**Work to complete:** Transcribe all the entries word for word, skipping the pictures.

Some records:
BEGIN

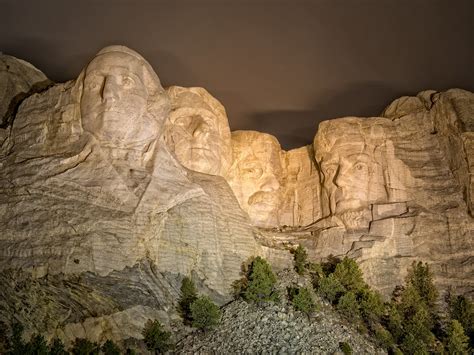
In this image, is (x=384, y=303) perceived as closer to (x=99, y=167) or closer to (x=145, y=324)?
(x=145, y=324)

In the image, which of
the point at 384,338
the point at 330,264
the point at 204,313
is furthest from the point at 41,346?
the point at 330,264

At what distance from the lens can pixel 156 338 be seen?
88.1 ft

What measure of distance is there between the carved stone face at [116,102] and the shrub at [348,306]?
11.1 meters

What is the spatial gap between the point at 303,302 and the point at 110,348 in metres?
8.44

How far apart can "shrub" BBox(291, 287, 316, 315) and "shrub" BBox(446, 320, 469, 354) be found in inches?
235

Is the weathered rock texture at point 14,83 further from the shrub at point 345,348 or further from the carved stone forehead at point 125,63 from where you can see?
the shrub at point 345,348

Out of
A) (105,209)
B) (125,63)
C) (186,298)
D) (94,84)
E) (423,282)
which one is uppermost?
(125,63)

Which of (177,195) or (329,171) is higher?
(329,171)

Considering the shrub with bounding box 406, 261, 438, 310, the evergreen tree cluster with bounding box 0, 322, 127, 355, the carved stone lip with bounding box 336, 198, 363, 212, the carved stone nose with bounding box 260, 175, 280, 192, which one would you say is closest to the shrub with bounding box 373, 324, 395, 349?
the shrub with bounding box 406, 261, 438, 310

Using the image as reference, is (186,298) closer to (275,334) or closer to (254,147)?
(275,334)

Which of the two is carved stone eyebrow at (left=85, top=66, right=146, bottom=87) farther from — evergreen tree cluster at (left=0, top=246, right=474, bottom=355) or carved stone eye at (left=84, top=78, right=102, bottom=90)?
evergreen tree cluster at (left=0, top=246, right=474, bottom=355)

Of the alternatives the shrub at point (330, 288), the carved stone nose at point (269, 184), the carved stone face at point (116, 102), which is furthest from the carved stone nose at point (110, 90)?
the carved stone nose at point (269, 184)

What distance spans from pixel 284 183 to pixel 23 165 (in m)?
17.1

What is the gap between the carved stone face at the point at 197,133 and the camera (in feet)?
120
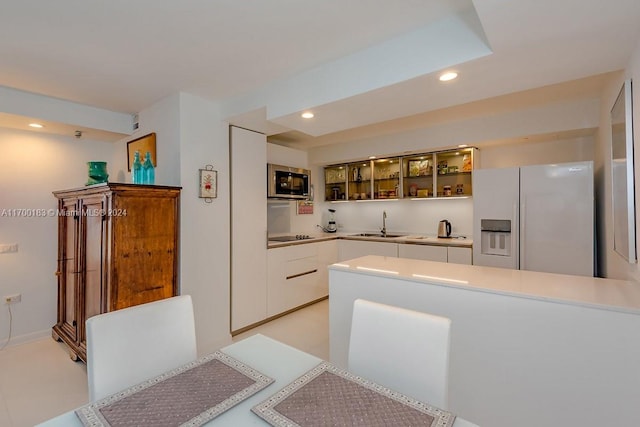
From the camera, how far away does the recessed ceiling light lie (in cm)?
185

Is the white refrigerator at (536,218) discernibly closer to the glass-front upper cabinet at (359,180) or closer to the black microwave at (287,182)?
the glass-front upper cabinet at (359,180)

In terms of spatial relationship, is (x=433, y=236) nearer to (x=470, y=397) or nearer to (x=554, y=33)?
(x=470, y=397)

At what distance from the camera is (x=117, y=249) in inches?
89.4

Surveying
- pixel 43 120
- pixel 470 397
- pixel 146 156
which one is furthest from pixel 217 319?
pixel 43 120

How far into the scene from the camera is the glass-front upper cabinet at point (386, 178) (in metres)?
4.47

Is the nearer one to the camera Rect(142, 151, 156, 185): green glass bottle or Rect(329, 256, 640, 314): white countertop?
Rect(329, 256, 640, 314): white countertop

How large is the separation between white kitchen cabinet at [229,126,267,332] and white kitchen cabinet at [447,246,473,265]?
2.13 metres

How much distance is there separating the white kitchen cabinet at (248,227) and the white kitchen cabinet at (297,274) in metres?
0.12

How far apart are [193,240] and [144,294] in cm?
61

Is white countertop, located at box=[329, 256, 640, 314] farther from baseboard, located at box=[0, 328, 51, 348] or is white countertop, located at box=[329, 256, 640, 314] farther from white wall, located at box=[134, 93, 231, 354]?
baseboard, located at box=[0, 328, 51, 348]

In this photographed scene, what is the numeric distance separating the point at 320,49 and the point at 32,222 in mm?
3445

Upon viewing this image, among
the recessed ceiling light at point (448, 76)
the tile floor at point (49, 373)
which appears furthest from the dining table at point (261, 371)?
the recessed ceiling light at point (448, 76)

END

**Answer to the problem:**
In this image, is (x=384, y=303) perceived as closer to (x=99, y=167) or closer to (x=145, y=324)?
(x=145, y=324)

In the image, which of
the point at 384,338
the point at 330,264
the point at 204,313
is furthest from the point at 41,346?
the point at 330,264

At what distance from the lens can pixel 156 338 be seen?
88.1 ft

What measure of distance is there between the carved stone face at [116,102] and the shrub at [348,306]?
11.1 meters

What is the spatial gap between the point at 303,302 and the point at 110,348 in metres?
8.44

How far apart can "shrub" BBox(291, 287, 316, 315) and "shrub" BBox(446, 320, 469, 354) be found in inches?
235

Is the weathered rock texture at point 14,83 further from the shrub at point 345,348 or further from the carved stone forehead at point 125,63 from where you can see?
the shrub at point 345,348

Out of
A) (105,209)
B) (125,63)
C) (186,298)
D) (94,84)
E) (423,282)
which one is uppermost?
(125,63)

Which of (177,195) or (329,171) is higher?
(329,171)

Considering the shrub with bounding box 406, 261, 438, 310, the evergreen tree cluster with bounding box 0, 322, 127, 355, the carved stone lip with bounding box 336, 198, 363, 212, the carved stone nose with bounding box 260, 175, 280, 192, which one would you say is closest to the shrub with bounding box 373, 324, 395, 349?
the shrub with bounding box 406, 261, 438, 310

Using the image as reference, is (186,298) closer to (275,334) or closer to (254,147)?
(275,334)

Which of the two is carved stone eyebrow at (left=85, top=66, right=146, bottom=87) farther from — evergreen tree cluster at (left=0, top=246, right=474, bottom=355) or carved stone eye at (left=84, top=78, right=102, bottom=90)?
evergreen tree cluster at (left=0, top=246, right=474, bottom=355)

Of the alternatives the shrub at point (330, 288), the carved stone nose at point (269, 184), the carved stone face at point (116, 102), which is furthest from the carved stone nose at point (110, 90)?
the carved stone nose at point (269, 184)

What distance spans from pixel 284 183 to pixel 23 165 (in m)?
17.1

What is the gap between the carved stone face at the point at 197,133 and the camera (in feet)?
120
From the camera, how far away does the recessed ceiling light lie (in cm)?
185

Is the white refrigerator at (536,218) discernibly closer to the glass-front upper cabinet at (359,180) or closer to the black microwave at (287,182)?
the glass-front upper cabinet at (359,180)

In terms of spatial relationship, is (x=433, y=236) nearer to (x=470, y=397) or nearer to (x=554, y=33)?
(x=470, y=397)

At what distance from the camera is (x=117, y=249) in inches?
89.4

Surveying
- pixel 43 120
- pixel 470 397
- pixel 146 156
which one is furthest from pixel 217 319?
pixel 43 120

How far into the scene from the camera is the glass-front upper cabinet at point (386, 178) (in metres)?
4.47

Is the nearer one to the camera Rect(142, 151, 156, 185): green glass bottle or Rect(329, 256, 640, 314): white countertop?
Rect(329, 256, 640, 314): white countertop

How large is the separation between white kitchen cabinet at [229,126,267,332] and white kitchen cabinet at [447,246,473,265]?
2.13 metres

How much distance is there separating the white kitchen cabinet at (248,227) and the white kitchen cabinet at (297,274) in metres?
0.12

How far apart are [193,240] and [144,294] in cm?
61

Is white countertop, located at box=[329, 256, 640, 314] farther from baseboard, located at box=[0, 328, 51, 348] or is white countertop, located at box=[329, 256, 640, 314] farther from white wall, located at box=[134, 93, 231, 354]?
baseboard, located at box=[0, 328, 51, 348]

In this photographed scene, what is the numeric distance separating the point at 320,49 and the point at 32,222 in mm?
3445

Upon viewing this image, among
the recessed ceiling light at point (448, 76)
the tile floor at point (49, 373)
which appears furthest from the dining table at point (261, 371)?
the recessed ceiling light at point (448, 76)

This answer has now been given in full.